━━━ DATA EXTRACT ━━━
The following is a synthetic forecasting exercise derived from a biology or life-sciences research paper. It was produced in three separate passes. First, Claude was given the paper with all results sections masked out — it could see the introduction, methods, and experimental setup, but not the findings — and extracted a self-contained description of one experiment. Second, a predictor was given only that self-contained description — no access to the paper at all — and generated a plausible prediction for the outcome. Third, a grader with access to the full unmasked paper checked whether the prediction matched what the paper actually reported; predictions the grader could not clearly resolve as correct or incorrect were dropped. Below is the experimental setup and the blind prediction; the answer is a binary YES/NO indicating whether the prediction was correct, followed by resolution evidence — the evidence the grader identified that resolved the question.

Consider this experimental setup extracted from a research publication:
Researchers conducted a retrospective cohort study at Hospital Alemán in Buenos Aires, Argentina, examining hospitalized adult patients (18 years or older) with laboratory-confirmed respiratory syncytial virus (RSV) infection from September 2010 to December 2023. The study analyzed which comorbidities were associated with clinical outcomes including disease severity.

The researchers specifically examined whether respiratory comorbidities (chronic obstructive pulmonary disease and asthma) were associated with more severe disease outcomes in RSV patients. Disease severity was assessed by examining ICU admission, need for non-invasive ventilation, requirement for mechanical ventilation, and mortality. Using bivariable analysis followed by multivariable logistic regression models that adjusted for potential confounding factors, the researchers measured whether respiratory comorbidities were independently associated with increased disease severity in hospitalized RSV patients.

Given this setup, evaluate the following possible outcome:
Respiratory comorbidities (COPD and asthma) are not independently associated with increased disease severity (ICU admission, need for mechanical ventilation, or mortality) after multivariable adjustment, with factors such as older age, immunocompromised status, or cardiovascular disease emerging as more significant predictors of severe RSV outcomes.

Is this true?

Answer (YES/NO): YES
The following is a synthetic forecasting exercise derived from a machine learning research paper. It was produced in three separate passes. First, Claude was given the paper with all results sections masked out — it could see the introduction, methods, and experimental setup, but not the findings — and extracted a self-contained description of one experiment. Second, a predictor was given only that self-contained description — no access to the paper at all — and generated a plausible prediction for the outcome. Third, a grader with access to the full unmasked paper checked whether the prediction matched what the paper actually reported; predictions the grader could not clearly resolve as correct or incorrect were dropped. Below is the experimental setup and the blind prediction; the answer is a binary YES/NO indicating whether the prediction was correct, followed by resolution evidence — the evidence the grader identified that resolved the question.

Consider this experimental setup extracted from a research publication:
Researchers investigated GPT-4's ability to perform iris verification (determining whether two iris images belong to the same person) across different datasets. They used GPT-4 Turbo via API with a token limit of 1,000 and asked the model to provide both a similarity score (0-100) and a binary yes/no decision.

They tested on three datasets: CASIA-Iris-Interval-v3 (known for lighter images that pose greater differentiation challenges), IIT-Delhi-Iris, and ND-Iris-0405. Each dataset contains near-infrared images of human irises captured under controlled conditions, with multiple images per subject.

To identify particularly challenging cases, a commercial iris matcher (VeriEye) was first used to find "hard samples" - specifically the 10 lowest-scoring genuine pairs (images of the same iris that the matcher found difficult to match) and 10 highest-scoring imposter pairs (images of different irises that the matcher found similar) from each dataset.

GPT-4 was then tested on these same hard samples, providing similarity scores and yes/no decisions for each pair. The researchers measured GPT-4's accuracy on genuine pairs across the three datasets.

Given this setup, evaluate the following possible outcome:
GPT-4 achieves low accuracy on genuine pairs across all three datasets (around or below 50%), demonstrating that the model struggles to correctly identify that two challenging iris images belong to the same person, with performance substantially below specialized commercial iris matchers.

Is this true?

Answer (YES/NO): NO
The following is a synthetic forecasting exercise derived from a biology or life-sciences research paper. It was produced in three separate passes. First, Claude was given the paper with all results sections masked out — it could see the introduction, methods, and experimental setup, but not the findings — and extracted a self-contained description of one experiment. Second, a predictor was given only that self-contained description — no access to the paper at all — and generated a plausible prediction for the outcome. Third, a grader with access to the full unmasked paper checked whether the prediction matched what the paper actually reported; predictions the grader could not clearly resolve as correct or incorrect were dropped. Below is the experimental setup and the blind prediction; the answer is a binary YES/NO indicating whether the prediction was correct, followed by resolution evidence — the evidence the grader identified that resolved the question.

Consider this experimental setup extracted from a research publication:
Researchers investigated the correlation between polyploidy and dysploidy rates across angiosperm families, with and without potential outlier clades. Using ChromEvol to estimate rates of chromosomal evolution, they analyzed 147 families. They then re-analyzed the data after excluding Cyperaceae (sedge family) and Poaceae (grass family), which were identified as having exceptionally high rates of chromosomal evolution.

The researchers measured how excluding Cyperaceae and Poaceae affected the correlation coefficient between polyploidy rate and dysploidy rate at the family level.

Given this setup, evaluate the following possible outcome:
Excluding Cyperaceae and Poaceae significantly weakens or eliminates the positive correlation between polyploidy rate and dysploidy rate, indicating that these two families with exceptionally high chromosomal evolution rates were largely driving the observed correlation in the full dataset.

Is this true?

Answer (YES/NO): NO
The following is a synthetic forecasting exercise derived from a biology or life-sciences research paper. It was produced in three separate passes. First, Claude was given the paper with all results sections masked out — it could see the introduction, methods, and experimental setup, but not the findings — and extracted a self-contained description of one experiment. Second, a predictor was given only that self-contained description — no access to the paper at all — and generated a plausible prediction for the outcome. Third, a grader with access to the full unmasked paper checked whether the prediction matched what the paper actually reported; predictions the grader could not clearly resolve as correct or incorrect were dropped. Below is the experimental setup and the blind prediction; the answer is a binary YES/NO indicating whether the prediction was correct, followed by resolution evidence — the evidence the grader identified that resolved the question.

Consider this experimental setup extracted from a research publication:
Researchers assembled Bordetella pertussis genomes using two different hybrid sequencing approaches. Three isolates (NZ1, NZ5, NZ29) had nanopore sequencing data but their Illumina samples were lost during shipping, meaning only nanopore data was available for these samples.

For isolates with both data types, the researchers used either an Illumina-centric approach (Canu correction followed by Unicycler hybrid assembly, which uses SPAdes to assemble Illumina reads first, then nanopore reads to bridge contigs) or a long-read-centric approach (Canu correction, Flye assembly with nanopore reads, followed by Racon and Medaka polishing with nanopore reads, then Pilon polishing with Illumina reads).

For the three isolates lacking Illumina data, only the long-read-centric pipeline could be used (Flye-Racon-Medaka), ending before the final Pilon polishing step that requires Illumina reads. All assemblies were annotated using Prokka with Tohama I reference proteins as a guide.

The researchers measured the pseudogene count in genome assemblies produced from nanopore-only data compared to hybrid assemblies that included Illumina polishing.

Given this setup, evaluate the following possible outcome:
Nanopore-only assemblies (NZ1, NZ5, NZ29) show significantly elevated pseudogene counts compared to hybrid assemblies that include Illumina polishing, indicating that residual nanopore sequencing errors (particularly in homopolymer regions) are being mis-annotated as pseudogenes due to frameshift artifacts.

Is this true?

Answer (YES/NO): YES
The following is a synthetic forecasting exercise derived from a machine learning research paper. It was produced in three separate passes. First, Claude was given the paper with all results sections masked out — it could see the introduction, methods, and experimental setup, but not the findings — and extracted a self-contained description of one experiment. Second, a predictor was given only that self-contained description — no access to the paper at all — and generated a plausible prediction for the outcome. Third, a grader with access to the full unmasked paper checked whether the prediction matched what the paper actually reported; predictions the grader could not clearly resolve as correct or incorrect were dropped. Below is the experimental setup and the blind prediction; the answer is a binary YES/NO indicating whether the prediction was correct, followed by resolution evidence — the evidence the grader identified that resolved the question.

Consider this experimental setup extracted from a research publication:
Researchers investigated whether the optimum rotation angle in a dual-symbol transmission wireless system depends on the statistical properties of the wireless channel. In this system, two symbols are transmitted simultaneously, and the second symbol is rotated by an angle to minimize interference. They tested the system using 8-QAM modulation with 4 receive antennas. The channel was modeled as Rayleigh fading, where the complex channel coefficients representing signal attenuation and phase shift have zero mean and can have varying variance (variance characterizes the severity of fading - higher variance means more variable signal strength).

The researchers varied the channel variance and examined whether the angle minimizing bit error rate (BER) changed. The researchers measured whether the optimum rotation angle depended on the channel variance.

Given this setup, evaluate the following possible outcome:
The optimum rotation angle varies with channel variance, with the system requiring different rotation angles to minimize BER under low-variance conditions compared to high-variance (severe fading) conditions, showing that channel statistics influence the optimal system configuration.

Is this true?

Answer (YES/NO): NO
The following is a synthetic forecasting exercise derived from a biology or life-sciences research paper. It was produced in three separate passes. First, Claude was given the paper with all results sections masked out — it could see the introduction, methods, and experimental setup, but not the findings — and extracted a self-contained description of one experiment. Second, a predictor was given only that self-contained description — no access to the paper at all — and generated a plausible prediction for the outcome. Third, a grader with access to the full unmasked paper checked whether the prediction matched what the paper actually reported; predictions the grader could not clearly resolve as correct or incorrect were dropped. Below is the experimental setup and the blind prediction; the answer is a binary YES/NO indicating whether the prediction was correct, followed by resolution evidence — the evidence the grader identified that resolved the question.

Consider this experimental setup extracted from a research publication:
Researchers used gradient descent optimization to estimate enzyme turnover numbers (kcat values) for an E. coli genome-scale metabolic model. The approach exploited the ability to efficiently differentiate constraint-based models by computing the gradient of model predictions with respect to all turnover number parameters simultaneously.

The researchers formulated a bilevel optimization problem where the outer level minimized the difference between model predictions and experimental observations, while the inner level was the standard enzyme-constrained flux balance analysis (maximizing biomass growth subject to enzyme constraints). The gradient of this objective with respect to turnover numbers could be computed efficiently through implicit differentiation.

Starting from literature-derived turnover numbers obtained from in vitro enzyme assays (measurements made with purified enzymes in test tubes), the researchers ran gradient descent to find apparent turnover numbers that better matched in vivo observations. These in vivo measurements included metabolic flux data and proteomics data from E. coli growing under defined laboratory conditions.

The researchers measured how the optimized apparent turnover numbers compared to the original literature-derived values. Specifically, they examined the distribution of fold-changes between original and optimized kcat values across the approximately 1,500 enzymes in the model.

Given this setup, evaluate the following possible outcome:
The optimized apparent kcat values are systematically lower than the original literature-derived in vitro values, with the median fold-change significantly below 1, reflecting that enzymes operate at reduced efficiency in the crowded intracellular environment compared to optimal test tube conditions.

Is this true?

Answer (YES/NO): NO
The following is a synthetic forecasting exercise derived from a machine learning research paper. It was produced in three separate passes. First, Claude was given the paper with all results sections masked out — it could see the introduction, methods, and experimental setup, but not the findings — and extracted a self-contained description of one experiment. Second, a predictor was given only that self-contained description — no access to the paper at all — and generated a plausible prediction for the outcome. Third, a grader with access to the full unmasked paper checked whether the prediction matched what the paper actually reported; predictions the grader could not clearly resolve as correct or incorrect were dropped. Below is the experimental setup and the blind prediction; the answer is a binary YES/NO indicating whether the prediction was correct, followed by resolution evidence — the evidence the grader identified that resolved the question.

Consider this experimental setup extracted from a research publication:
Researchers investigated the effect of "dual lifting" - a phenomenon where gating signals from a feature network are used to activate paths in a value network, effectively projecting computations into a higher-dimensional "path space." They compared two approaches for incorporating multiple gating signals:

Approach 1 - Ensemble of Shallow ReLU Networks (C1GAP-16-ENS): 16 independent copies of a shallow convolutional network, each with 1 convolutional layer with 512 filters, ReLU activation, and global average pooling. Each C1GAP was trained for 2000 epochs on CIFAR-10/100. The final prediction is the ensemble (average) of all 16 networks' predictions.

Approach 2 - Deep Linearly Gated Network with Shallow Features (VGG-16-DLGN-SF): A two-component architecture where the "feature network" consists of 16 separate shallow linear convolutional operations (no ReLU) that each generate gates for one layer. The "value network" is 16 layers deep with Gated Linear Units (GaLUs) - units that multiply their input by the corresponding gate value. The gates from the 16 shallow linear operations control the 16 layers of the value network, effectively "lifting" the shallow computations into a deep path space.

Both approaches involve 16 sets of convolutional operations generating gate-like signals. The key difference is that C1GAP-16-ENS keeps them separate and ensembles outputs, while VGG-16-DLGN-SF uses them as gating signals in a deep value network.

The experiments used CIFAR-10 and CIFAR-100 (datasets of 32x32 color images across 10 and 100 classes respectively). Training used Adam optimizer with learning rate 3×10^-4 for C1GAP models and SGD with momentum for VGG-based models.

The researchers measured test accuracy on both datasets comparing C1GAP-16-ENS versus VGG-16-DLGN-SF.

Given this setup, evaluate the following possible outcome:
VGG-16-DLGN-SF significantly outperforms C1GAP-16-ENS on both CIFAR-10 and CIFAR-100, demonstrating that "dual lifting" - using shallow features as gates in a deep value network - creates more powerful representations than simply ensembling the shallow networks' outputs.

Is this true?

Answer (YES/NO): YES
━━━
> [PROBLEM TO WORK ON] Show all of the lines above in which "apparent" is present.

> [ANSWER FOR THE TASK]
Starting from literature-derived turnover numbers obtained from in vitro enzyme assays (measurements made with purified enzymes in test tubes), the researchers ran gradient descent to find apparent turnover numbers that better matched in vivo observations. These in vivo measurements included metabolic flux data and proteomics data from E. coli growing under defined laboratory conditions.
The researchers measured how the optimized apparent turnover numbers compared to the original literature-derived values. Specifically, they examined the distribution of fold-changes between original and optimized kcat values across the approximately 1,500 enzymes in the model.
The optimized apparent kcat values are systematically lower than the original literature-derived in vitro values, with the median fold-change significantly below 1, reflecting that enzymes operate at reduced efficiency in the crowded intracellular environment compared to optimal test tube conditions.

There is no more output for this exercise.